躓(つまづ)く生き方

今から3年ほど前。
小学5年生だった娘が、学校で習う算数が理解できないと言って、しばしば私のところにやって来ました。
それは小数点のある数字同士の掛け算だったり、複数の三角形の面積の比較だったり。
親でも難なく教えてやれる程度の問題なので、教えながら一緒に解こうとするのですが、
「分かったか?」
と聞いても、往々にして娘は頭を抱え込み、浮かぬ顔で返事を返さないのです。
私にしてみれば、習った通りの公式を使って解けばそんなに難しいことではないと思うのですが、頭を抱える娘を見ていると、どうやら設問の意図する概念自体が分からないことが多いようだということに気がつきました。
その娘の姿を見ながら、私は昔見た高畑勲監督のアニメ「おもひでぽろぽろ」の一場面を思い出しました。
私と近い世代になる主人公タエ子が小学5年の時、やはり算数の問題が難しくて解けません。
分数を分数で割るという問題です。
頭のいい姉は呆れながら
「こんな問題、公式通りに解けば何の問題もないじゃない!」
と教えてやろうとします。
これに対して、タエ子は
「4つに切ったりんごの一切れをさらに4等分するというのなら分かるけど、4分の1等分するというのは一体どういうことなの?」
と問い返すのです。
「4分の1で割るには4を掛ければいい」
という公式を覚えている姉も、妹のこの質問には虚を突かれたように即答ができません。
公式を覚えておけば容易に解ける問題なのですが、タエ子が躓いたのは概念の問題だったのです。

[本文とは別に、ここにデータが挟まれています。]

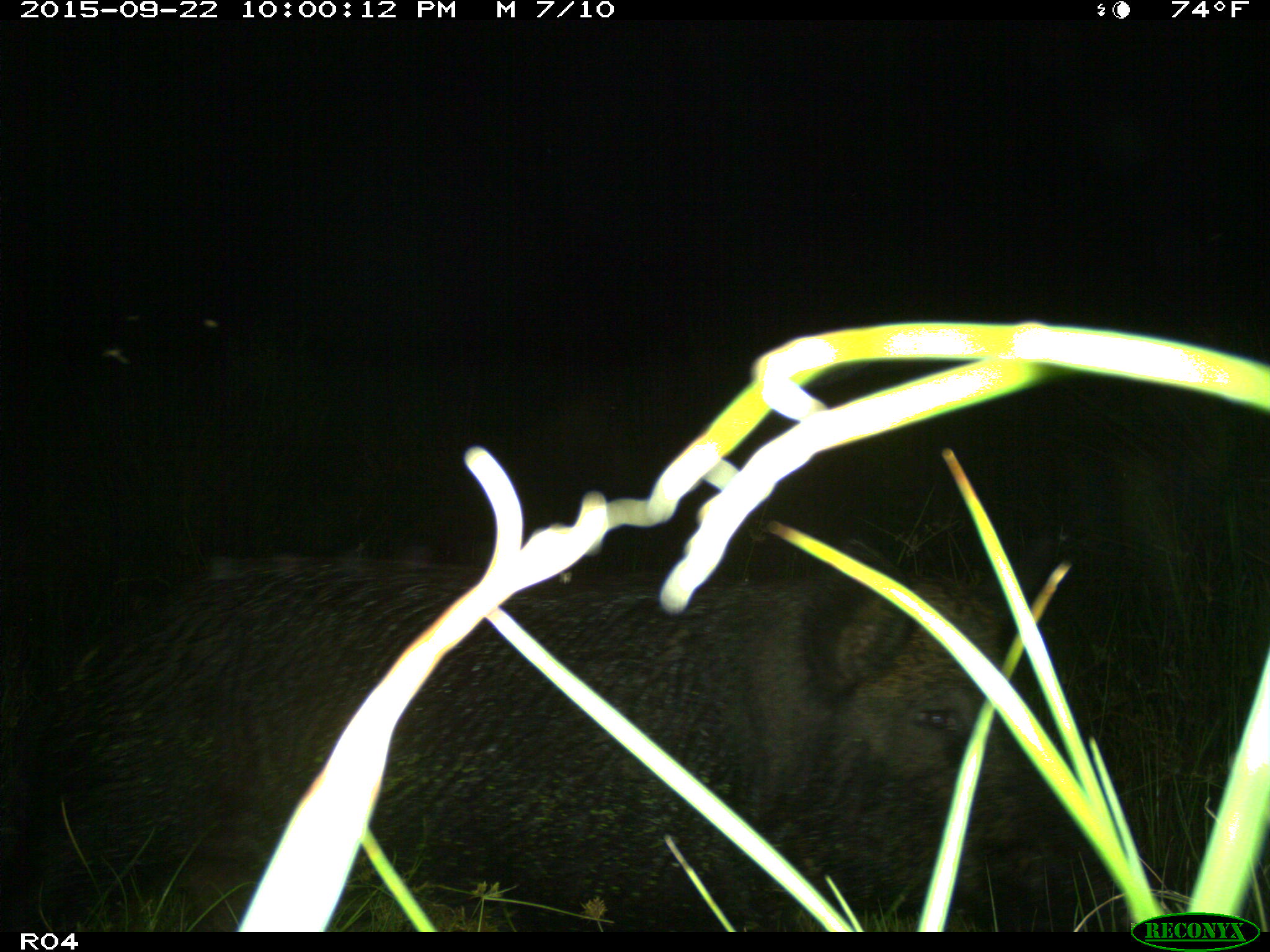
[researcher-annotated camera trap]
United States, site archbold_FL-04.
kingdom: Animalia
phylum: Chordata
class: Mammalia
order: Artiodactyla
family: Suidae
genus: Sus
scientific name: Sus scrofa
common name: wild boar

このタエ子は、母や姉の目には要領の悪いドジに見えます。
公式があるのだからその公式通りに当てはめて処理すれば、物事はもっと簡潔明瞭、スムースに進むのではないかと、横から見るだけで苛々するのです。
それなりに賢い人間は教えてもらった公式をそのまま覚えて、それなりにうまく生きていけるでしょう。
タエ子タイプは公式通りに解答を導き出せず、自分なりに考えて回答を出そうとして簡単に出せないために、それなりに賢い人間に後れを取るように見えます。

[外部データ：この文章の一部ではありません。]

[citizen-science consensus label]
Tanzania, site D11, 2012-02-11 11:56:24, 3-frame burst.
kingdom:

しかしどちらが本当に幸せな人生を送れるかと考えれば、これは即断できるでしょうか。
これから考えると、どうやら私はそれなりに賢い人間で、公式がある分野においては躓くことなく生きられるタイプということになるのかと、思わず苦笑しました。
そういう人間には躓く生き方が羨ましい場合もあるような気がします。
面白いことにアニメでも、算数に躓いたタエ子は学芸会の役作りには独自の工夫を凝らして大喝采を博し、それを見たさる劇団から出演の依頼が来ました。
ここでも彼女はもらった台本をただ覚えようとしたのではなく、どういう所作をしたらちょい役でも観客にアピールできるかと、自分なりに考えて工夫したことで成功したのです。
もっとも劇団への出演は、昔気質の父親の断固たる反対で実現せず、タエ子のその後の人生はかなり平凡なまま進展することになります。
それでもタエ子がこのアニメの主人公になりえた理由は、
「公式に全面依存せず、自分なりに考えて回答を出そうとする要領の悪さ」
にあると言ってもいいように思います。
中学2年になった私の娘は、3年前より随分理解が早くなりました。
それは嬉しいことではありますが、しかしその一方では、タエ子のような要領の悪さ、躓く生き方は決して軽んじないでほしいとも思ったりします。